__WHAT TO PRODUCE__
Rewrite all of the records below, replacing every occurrence of "German" with "Spanish" and keeping everything else the same. Leave the pictures out of your answer.

Collected data entries:
______

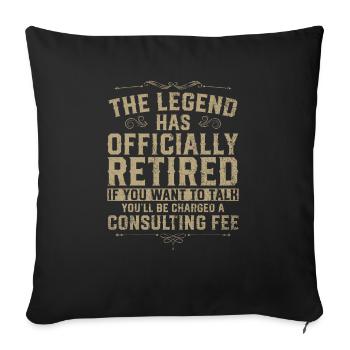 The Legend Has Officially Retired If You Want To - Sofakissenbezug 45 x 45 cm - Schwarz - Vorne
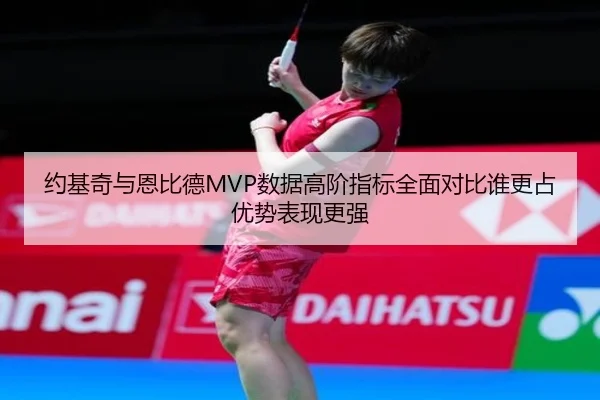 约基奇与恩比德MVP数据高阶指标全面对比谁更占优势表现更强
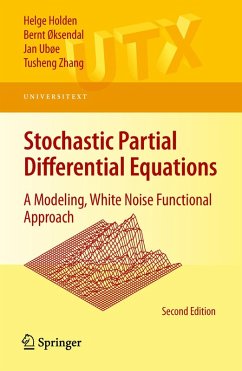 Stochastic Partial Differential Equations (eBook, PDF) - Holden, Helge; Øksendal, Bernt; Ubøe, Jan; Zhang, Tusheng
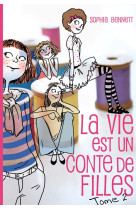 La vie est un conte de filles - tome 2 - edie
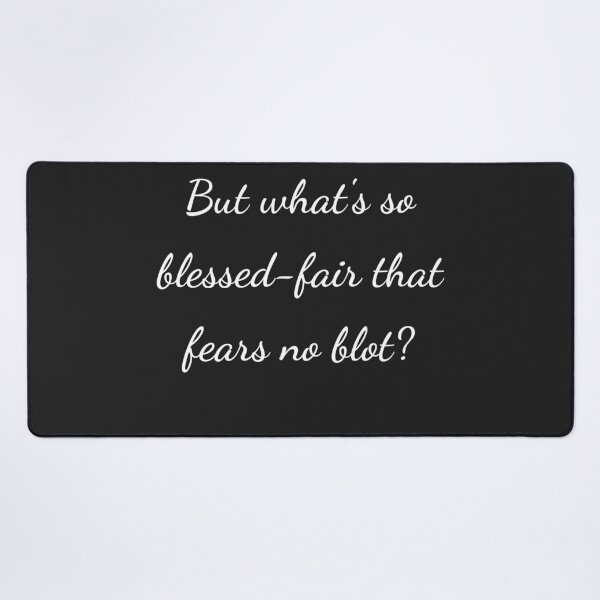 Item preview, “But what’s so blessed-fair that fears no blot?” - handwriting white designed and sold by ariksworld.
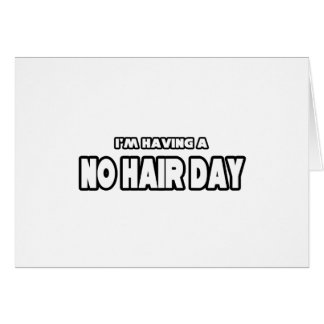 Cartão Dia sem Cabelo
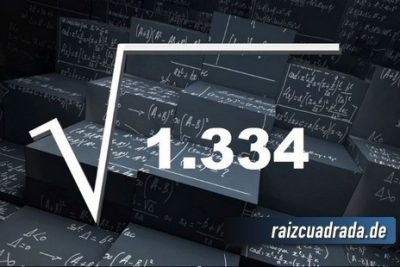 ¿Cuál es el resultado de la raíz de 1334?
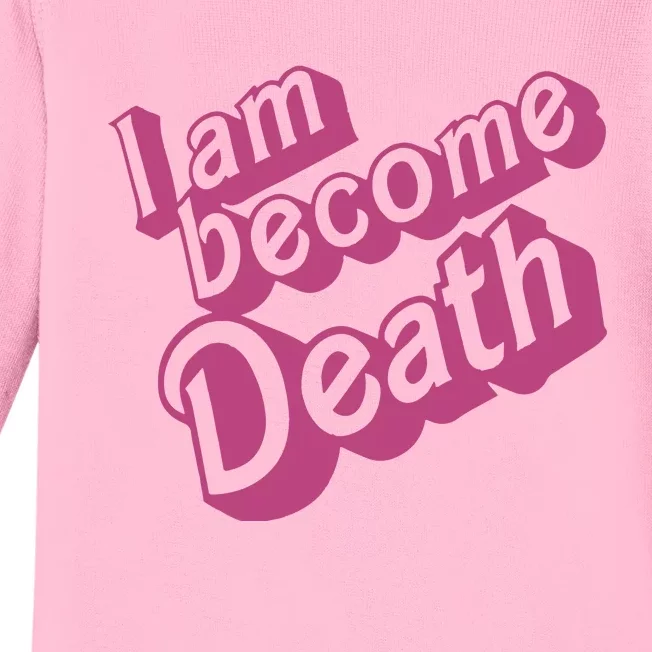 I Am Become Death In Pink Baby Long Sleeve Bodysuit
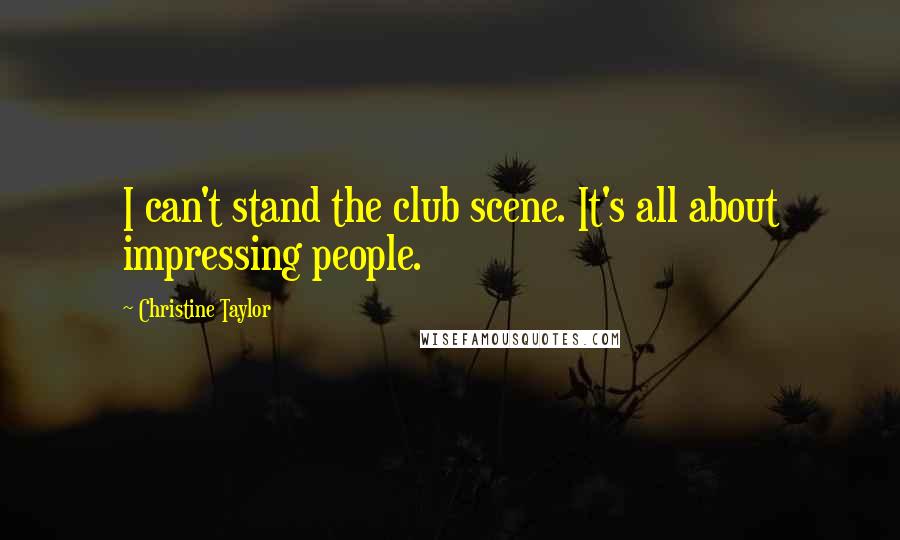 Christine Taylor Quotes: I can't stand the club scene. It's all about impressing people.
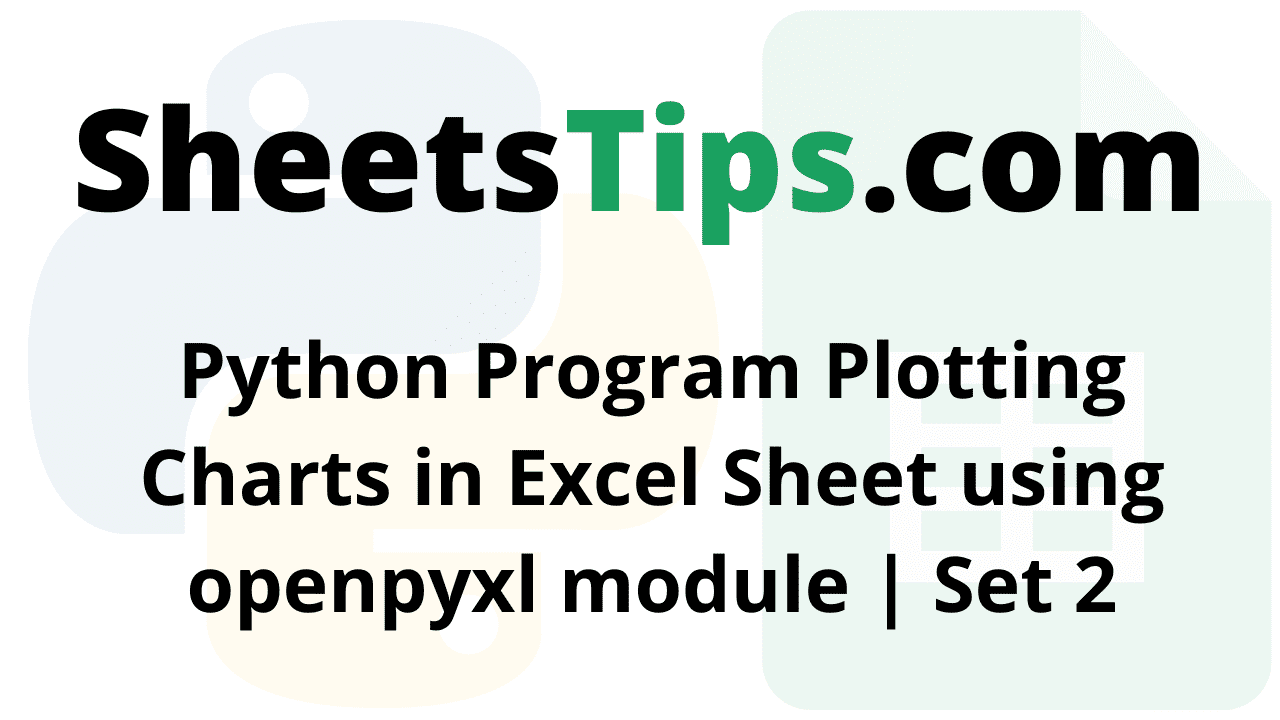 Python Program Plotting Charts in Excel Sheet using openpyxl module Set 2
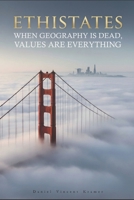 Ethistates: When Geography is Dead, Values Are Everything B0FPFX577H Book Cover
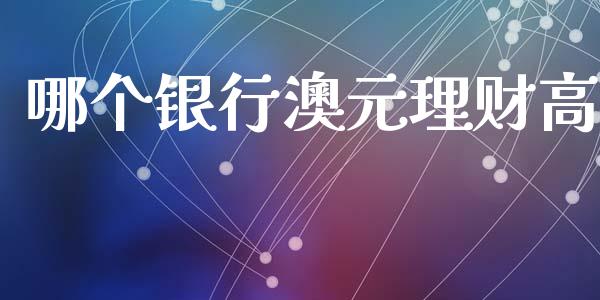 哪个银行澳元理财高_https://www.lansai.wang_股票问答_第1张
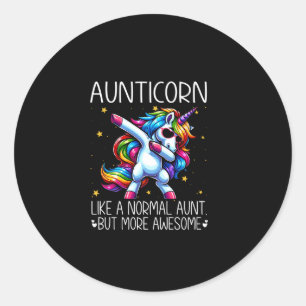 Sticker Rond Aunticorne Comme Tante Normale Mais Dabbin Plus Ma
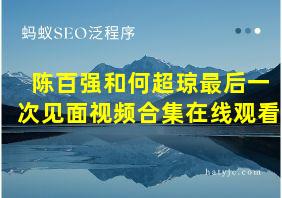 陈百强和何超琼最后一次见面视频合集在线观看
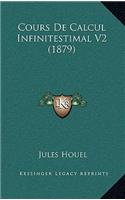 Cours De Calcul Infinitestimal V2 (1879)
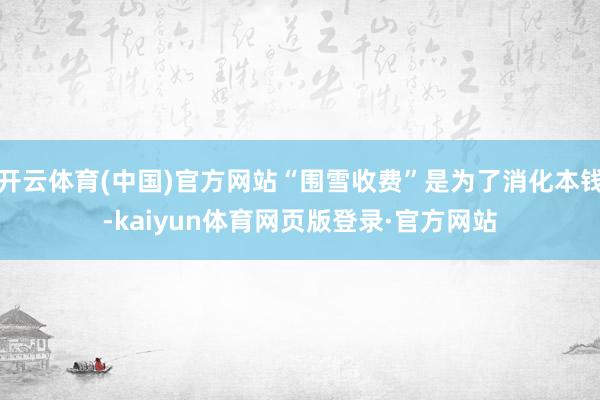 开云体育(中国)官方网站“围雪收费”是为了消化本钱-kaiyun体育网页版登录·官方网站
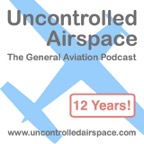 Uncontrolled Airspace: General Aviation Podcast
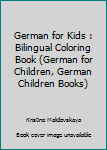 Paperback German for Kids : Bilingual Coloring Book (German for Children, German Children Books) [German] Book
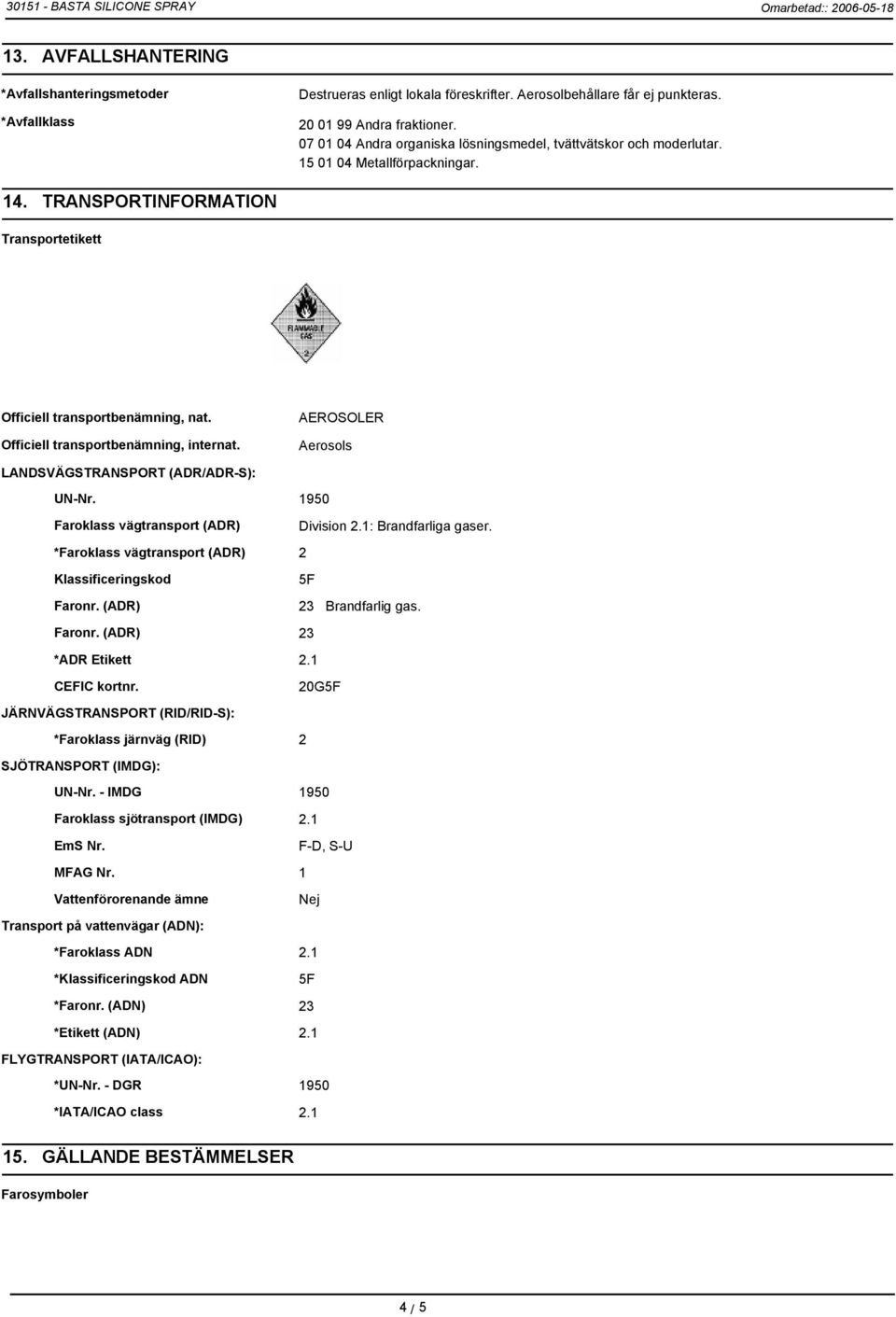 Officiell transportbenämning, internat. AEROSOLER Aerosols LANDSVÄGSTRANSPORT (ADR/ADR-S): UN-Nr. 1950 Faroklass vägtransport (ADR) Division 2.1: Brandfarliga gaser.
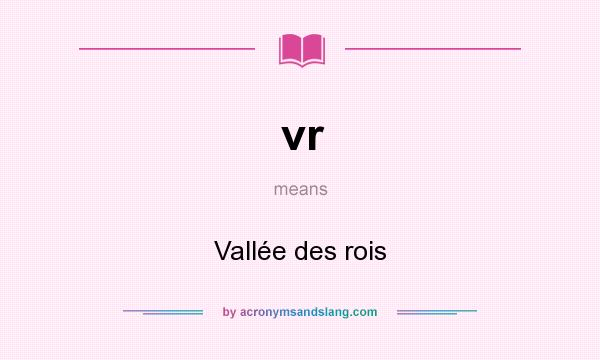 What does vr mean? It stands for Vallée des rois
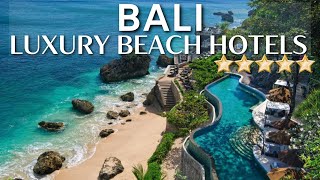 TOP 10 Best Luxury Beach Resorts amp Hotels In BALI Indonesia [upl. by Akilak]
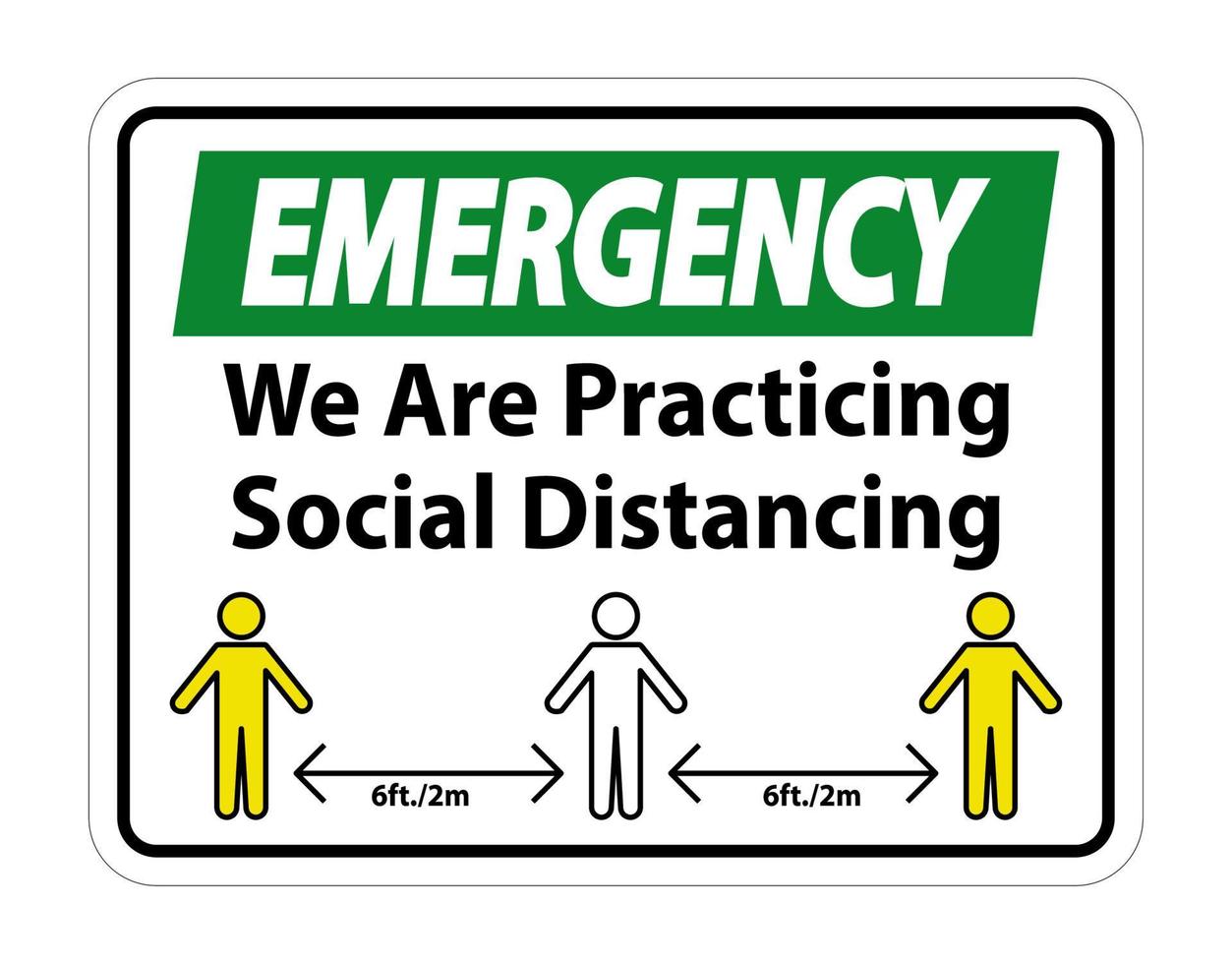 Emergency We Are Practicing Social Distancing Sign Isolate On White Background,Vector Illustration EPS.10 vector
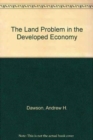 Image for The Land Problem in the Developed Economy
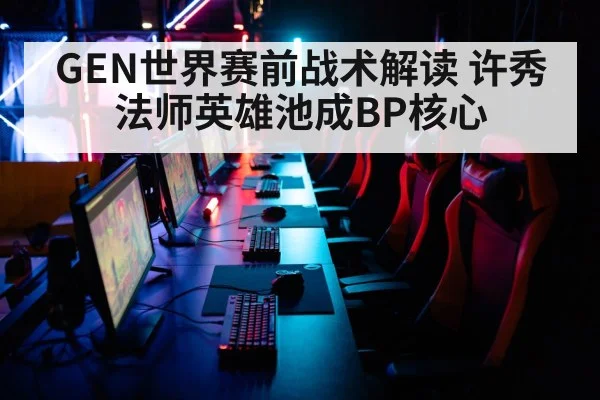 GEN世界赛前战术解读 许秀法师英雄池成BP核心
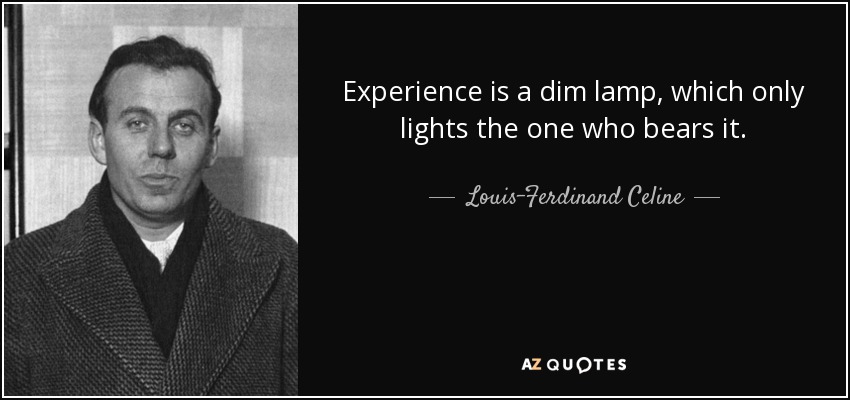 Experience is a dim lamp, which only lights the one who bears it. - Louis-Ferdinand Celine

______

__YOUR SOLUTION__
 The Legend Has Officially Retired If You Want To - Sofakissenbezug 45 x 45 cm - Schwarz - Vorne
 约基奇与恩比德MVP数据高阶指标全面对比谁更占优势表现更强
 Stochastic Partial Differential Equations (eBook, PDF) - Holden, Helge; Øksendal, Bernt; Ubøe, Jan; Zhang, Tusheng
 La vie est un conte de filles - tome 2 - edie
 Item preview, “But what’s so blessed-fair that fears no blot?” - handwriting white designed and sold by ariksworld.
 Cartão Dia sem Cabelo
 ¿Cuál es el resultado de la raíz de 1334?
 I Am Become Death In Pink Baby Long Sleeve Bodysuit
 Christine Taylor Quotes: I can't stand the club scene. It's all about impressing people.
 Python Program Plotting Charts in Excel Sheet using openpyxl module Set 2
 Ethistates: When Geography is Dead, Values Are Everything B0FPFX577H Book Cover
 哪个银行澳元理财高_https://www.lansai.wang_股票问答_第1张
 Sticker Rond Aunticorne Comme Tante Normale Mais Dabbin Plus Ma
 陈百强和何超琼最后一次见面视频合集在线观看
 Cours De Calcul Infinitestimal V2 (1879)
 开云体育(中国)官方网站“围雪收费”是为了消化本钱-kaiyun体育网页版登录·官方网站
 Uncontrolled Airspace: General Aviation Podcast
 Paperback Spanish for Kids : Bilingual Coloring Book (Spanish for Children, Spanish Children Books) [Spanish] Book
 Officiell transportbenämning, internat. AEROSOLER Aerosols LANDSVÄGSTRANSPORT (ADR/ADR-S): UN-Nr. 1950 Faroklass vägtransport (ADR) Division 2.1: Brandfarliga gaser.
 What does vr mean? It stands for Vallée des rois
 TOP 10 Best Luxury Beach Resorts amp Hotels In BALI Indonesia [upl. by Akilak]
 Emergency We Are Practicing Social Distancing Sign Isolate On White Background,Vector Illustration EPS.10 vector
 Image for The Land Problem in the Developed Economy
 GEN世界赛前战术解读 许秀法师英雄池成BP核心
 Experience is a dim lamp, which only lights the one who bears it. - Louis-Ferdinand Celine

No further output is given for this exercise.